-- THE DATA follows --
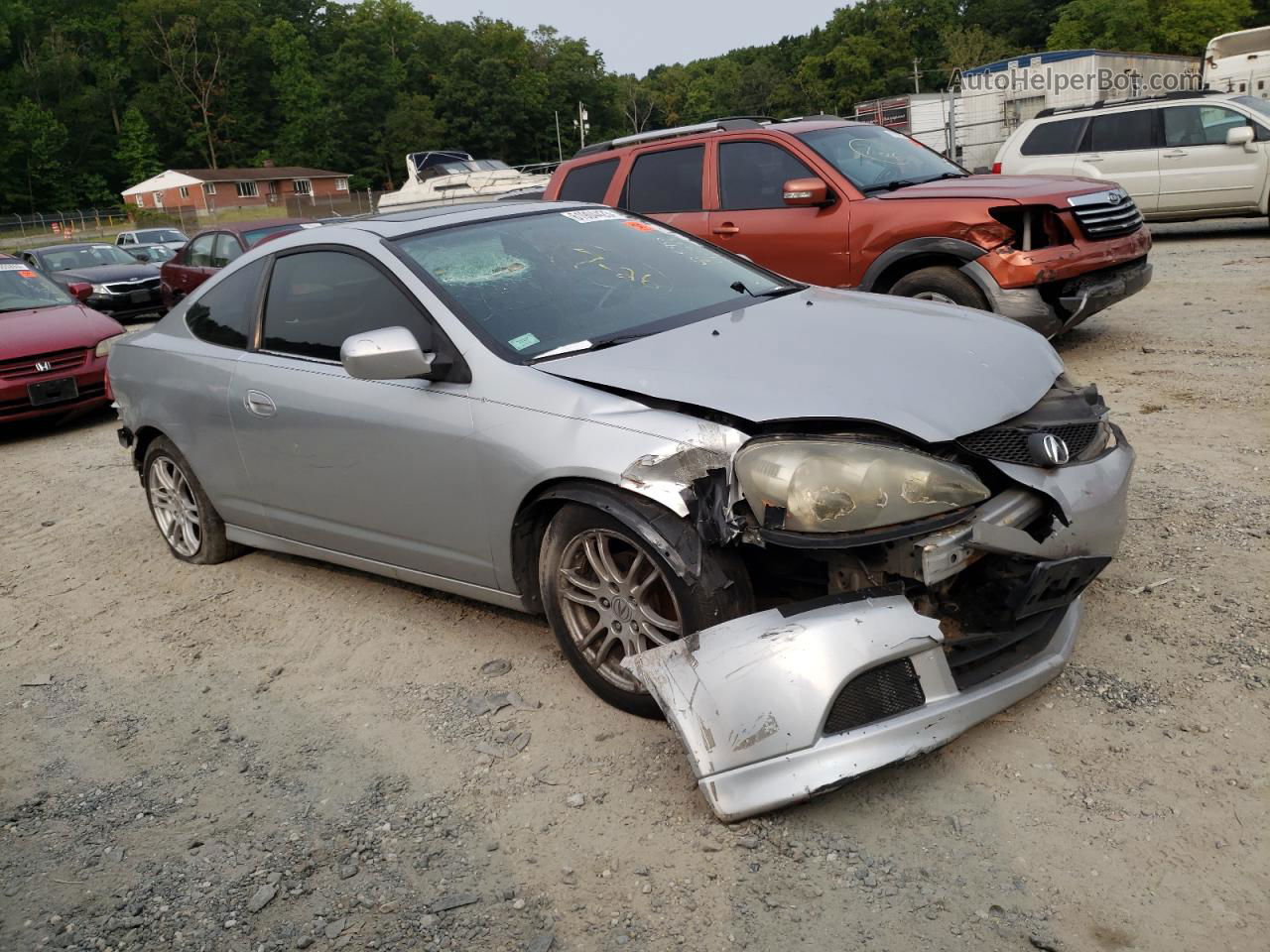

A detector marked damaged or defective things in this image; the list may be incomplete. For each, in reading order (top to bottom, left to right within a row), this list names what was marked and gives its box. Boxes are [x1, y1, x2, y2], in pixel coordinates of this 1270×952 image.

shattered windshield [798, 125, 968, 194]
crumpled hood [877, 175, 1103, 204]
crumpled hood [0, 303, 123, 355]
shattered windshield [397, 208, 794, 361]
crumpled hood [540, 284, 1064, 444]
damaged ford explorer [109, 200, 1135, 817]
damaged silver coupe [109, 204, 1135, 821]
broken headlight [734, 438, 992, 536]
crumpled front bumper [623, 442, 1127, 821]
-- THE DATA concluded --
* **WHAT IS BEING ASKED**
Copy out all of the listing word for word, but skip the images.

* **FINISHED EXERCISE**
A detector marked damaged or defective things in this image; the list may be incomplete. For each, in reading order (top to bottom, left to right within a row), this list names what was marked and gives its box. Boxes are [x1, y1, x2, y2], in pixel coordinates of this 1270×952 image.

shattered windshield [798, 125, 968, 194]
crumpled hood [877, 175, 1103, 204]
crumpled hood [0, 303, 123, 355]
shattered windshield [397, 208, 794, 361]
crumpled hood [540, 284, 1064, 444]
damaged ford explorer [109, 200, 1135, 817]
damaged silver coupe [109, 204, 1135, 821]
broken headlight [734, 438, 992, 536]
crumpled front bumper [623, 442, 1127, 821]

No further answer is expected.